Still, Roo did not sleep.

He was waiting. For mid night. Not midnight, but mid night. The moment exactly halfway between dusk and dawn—roughly 2:29 a.m. at this time of the year in this part of North America—when darkness is at its fullest and the veil between the land of the living and the territory of the dead becomes thinnest. The true beginning of the witching hour.

What if she doesn’t come? He asked himself for the hundredth time since his father had kissed him goodnight at 8:30. What if she forgets? Or if she’s too busy? We live in a new house now. What if she can’t find my room?

Six minutes later—an eternity for a small boy—his mother entered the room as she did every night at mid night, her white nightgown flowing out behind her like the gossamer wings of a butterfly. Roo sat up quickly and breathed a sigh of relief.

“Roo, honey, it’s late. You should be sleeping.” She sat on the edge of the bed so softly she didn’t disturb the bedding beneath her. Then reached out and brushed at his fine blonde hair before placing a kiss near his forehead.

“I wanted to see you,” he said.

“And you thought since it’s a new house I might lose my way?”

She said this with a smile that he happily returned. She knew his thoughts as any mother knows those of her first and only child. “I will always check in on you, my love. So long as I’m able, no matter where you are. You know that. You’re the love of my life, the heart of my heart.”

Content and now feeling the lateness of the hour, Roo rubbed his tired eyes with the heels of his hands and lay back down. He pulled his blanket up across his chest and looked up into his mother’s eyes.
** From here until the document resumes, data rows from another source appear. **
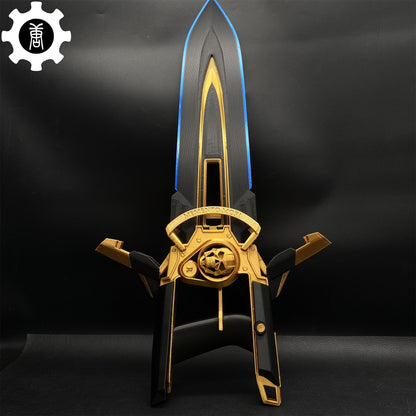 3D-Printed Cobalt Katar Heirloom Cobalt Katar Heirloom 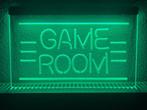 Game room neon bord lamp LED  verlichting reclame lichtbak *, Nieuw, Verzenden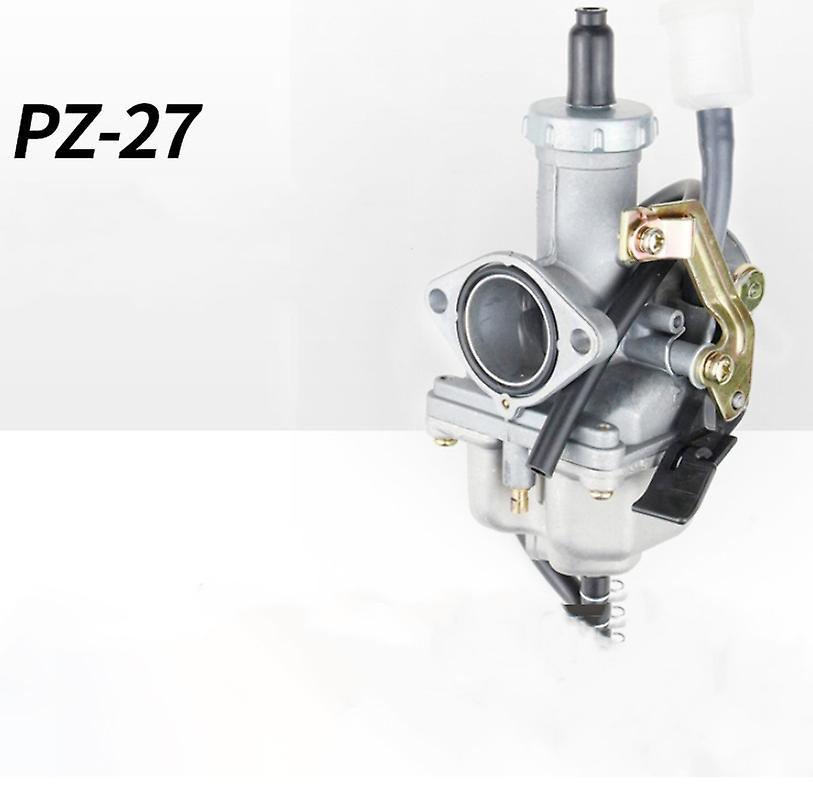 27mm PZ27 Carburetor CG 125cc 150cc 200cc, Automatic Carburetor for Motorcycle ATV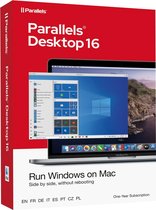 Parallels Desktop 16 - 1 Jaar - MAC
“Will you tell me about the thousand-acre wood?” he asked hopefully.

They were his favorite stories and she knew them by heart, telling them to him at bedtime each and every night for as long as he could remember. One day he’d outgrow them, just as he’d outgrow the nickname given for his favorite character in them. But for now he wanted to hear his mother’s voice and be pulled into sleep by tales of a raggedy ol’ honey loving bear, his silly but well meaning companions, and the little boy Christopher who loved them all.

Roo’s mother laid her hand upon his as she began the story of how Pooh got his head stuck in a hunnypot and Roo soon drifted away to the land between waking and sleeping where reality holds no sway and time no meaning. Where a heart’s sorrow may be forgotten and dreams might, just might, be answered.

He didn’t feel his mother’s hand on his. He couldn’t.

His mother had been dead for over a year.

Just a little something to tide you over, faithful reader. I hope you enjoyed it.